TASKS FOR THIS EXERCISE
**A.** List every kind of Government Security in which FPIs may invest under VRR-Govt, according to the passage on the Voluntary Retention Route.
**B.** Resume the passage on the Voluntary Retention Route from the point where it stops.

PROVIDED PASSAGE
== Segment start ==

The Reserve Bank of India (RBI), in its Statement on Developmental and Regulatory Policies dated  5 October 2018 recognised that while several measures had been undertaken in the recent past to facilitate foreign portfolio investment (FPI) in the Indian debt market, additional liberalized regimes were required to encourage FPIs willing to undertake long-term investments in India to invest into India and in this backdrop, a special route called ‘Voluntary Retention Route’ (VRR) was announced by the RBI. The VRR scheme was finalized by the RBI through a circular dated 1 March 2019 (VRR Circular) pursuant to comments received on the discussion paper titled ‘‘Voluntary Retention Route’ (VRR) for investments by Foreign Portfolio Investors (FPIs)’ released by the RBI on 5 October 2018

The key highlights of the VRR scheme are as follows:

Who can participate?

Any FPI which is registered with SEBI is eligible to participate through this route.

Eligible instruments

VRR- Govt: FPIs can invest in any Government Securities i.e., Central Government dated Securities (G-Secs), Treasury Bills (T-bills) as well as State Development Loans (SDLs);

VRR-Corp: Under this, FPIs can invest in all instruments listed under Schedule 5 of the Foreign Exchange Management (Transfer or Issue of Security by a Person Resident outside India) Regulations, 2017 (FEMA Regulations) (which includes NCDs/ bonds issued by an Indian company/ NBFCs (categorized as ‘Infrastructure Finance Companies’), commercial papers issued by an Indian company, Security Receipts (SRs) issued by Asset Reconstruction Companies, credit enhanced bonds, etc.), except for dated Government securities/treasury bills and units of domestic mutual funds.

== Segment end ==

SUPPLIED DATA
== Segment start ==

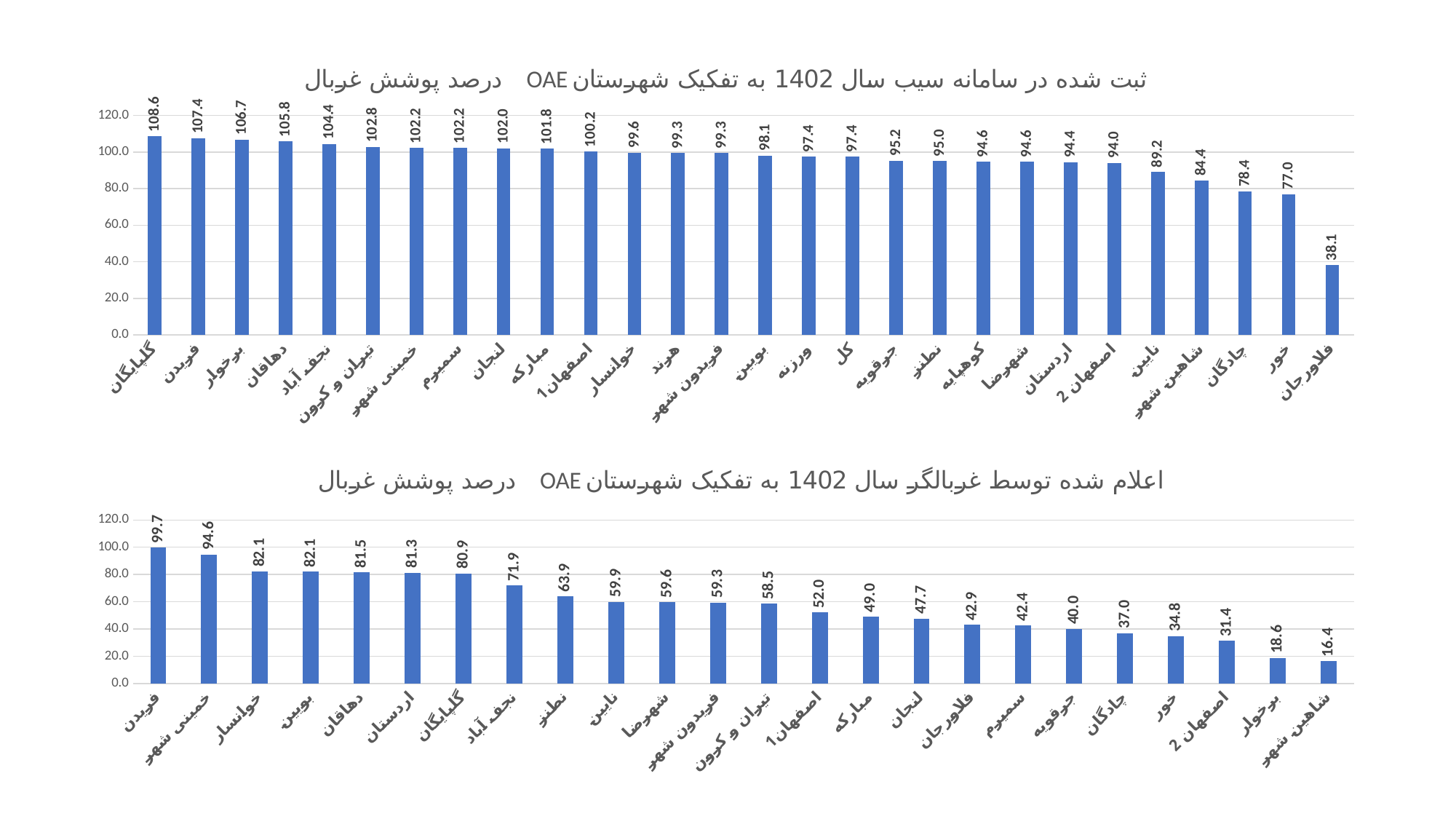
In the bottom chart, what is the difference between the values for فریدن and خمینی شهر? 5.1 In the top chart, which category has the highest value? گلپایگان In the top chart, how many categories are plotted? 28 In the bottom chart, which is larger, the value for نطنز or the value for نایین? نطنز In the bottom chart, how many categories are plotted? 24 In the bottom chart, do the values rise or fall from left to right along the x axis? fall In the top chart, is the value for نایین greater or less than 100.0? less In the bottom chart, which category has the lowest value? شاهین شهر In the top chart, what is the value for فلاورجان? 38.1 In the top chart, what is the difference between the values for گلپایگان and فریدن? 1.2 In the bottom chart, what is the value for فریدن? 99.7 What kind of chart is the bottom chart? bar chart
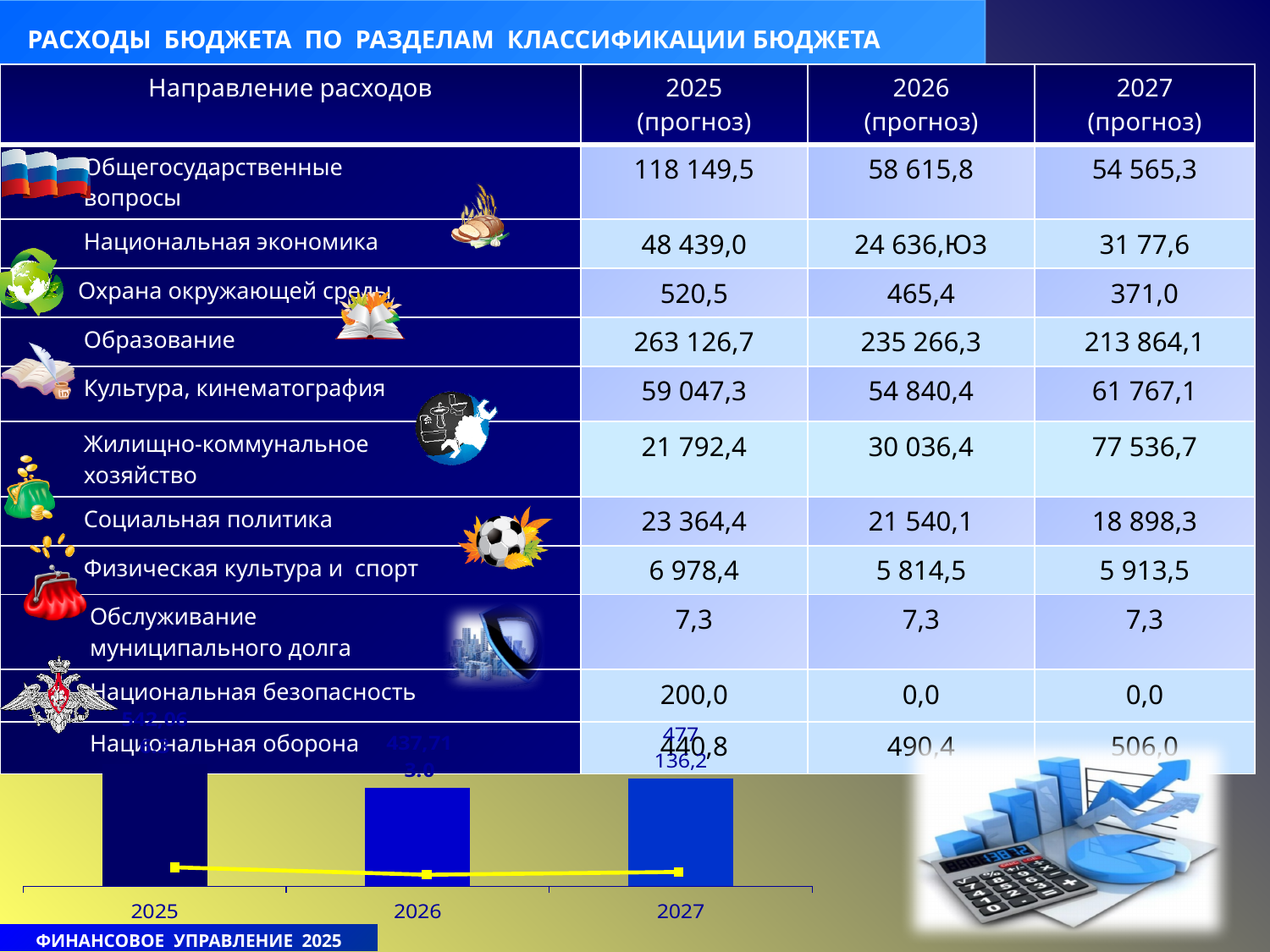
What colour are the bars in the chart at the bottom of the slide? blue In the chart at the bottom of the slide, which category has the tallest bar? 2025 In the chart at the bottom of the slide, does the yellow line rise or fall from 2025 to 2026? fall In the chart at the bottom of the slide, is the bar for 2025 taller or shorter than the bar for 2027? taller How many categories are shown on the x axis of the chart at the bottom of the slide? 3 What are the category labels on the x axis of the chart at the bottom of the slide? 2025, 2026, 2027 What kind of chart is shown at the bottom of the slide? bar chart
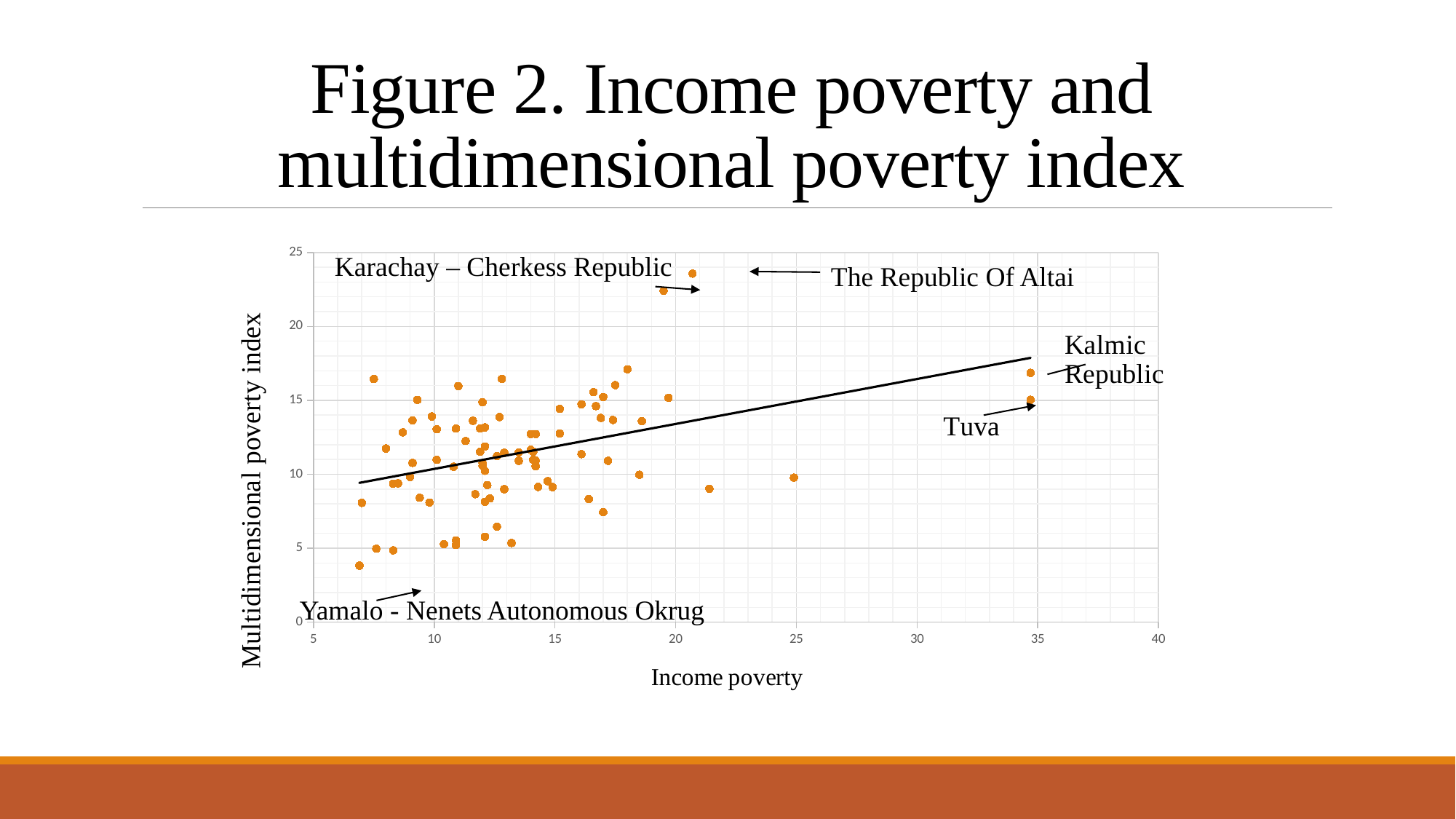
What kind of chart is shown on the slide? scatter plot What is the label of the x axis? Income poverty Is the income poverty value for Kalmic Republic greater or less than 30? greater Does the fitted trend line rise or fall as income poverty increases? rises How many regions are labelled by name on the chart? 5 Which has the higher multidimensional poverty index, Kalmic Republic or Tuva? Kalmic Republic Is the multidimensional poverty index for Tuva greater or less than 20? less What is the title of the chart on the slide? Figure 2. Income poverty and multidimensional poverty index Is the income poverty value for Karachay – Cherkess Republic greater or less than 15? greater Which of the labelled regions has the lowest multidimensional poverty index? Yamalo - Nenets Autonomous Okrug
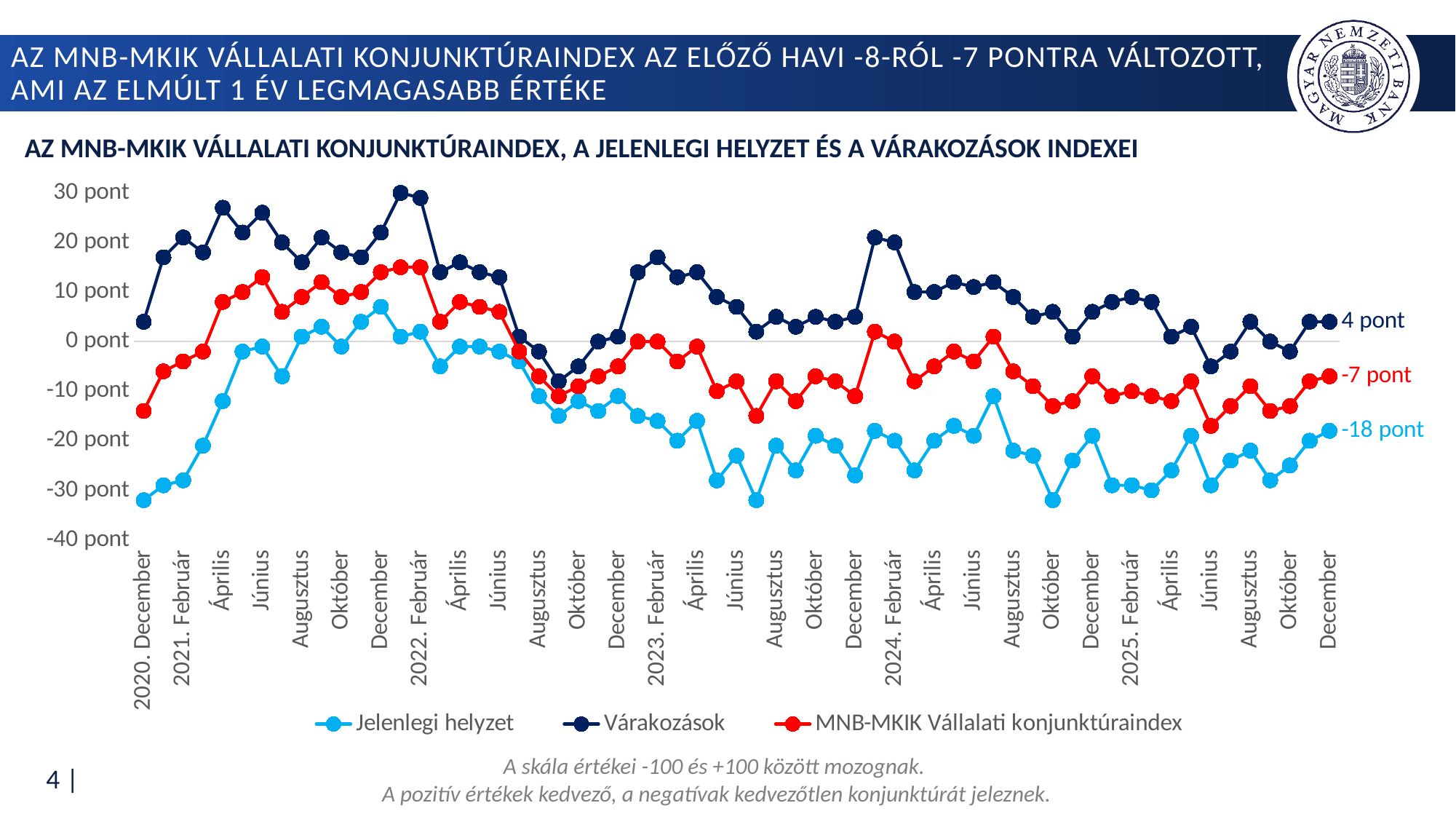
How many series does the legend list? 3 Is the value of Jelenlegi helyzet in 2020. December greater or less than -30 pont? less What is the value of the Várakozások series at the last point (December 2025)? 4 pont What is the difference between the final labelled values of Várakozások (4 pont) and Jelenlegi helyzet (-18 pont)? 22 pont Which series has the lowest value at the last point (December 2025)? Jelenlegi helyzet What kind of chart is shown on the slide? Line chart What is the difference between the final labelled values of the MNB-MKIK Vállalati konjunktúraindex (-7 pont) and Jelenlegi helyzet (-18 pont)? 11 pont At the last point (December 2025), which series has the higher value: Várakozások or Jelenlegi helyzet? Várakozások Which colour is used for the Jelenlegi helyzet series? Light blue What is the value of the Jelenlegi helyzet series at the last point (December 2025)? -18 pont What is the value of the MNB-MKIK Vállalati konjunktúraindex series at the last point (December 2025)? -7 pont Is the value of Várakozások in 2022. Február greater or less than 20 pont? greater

== Segment end ==

EXPECTED RESPONSES
**A.** Central Government dated Securities (G-Secs), Treasury Bills (T-bills), State Development Loans (SDLs)

**B.**
Investment Limits and Minimum Investment

The aggregate cap on investments is INR 40,000 crore per annum for VRR-Govt and INR 35,000 crore per annum for VRR-Corp or such other higher amount, as the RBI may decide from time to time. Although the investment through this route is in addition to the general investment limits applicable to FPIs, in case there is a demand for more than 100% of the amount offered by tap or auction, no FPI (including related FPIs) will be allotted an investment limit greater than 50% of the amount offered for each allotment.

Under this regime, the FPI is required to have a minimum investment of 75% of the committed portfolio size (CPS) i.e. the amount allotted to the FPI for investment, during the entire retention period. Further, out of this, a minimum of 25% of the CPS has to be invested within one month of the date of allotment and the balance amount will have to be invested within three months from the date of such allotment. For the purpose of calculating the investment amounts, the face value of the securities would be considered and investments in cash holdings in Rupee accounts would also be included.

Manner of Allocation

Under the VRR route, allocation of investment amount to FPIs will be made on tap or through auctions (in accordance with the process for the auction as detailed in the VRR Circular). In the auction process, FPIs are permitted to place multiple bids and FPIs which have got CPS allocated under an auction will still be eligible to participate in subsequent auctions.

Minimum Retention Period

The minimum retention period for investments under VRR scheme has been fixed at 3 (three) years, or as may be decided by the RBI for each allotment by tap or auction.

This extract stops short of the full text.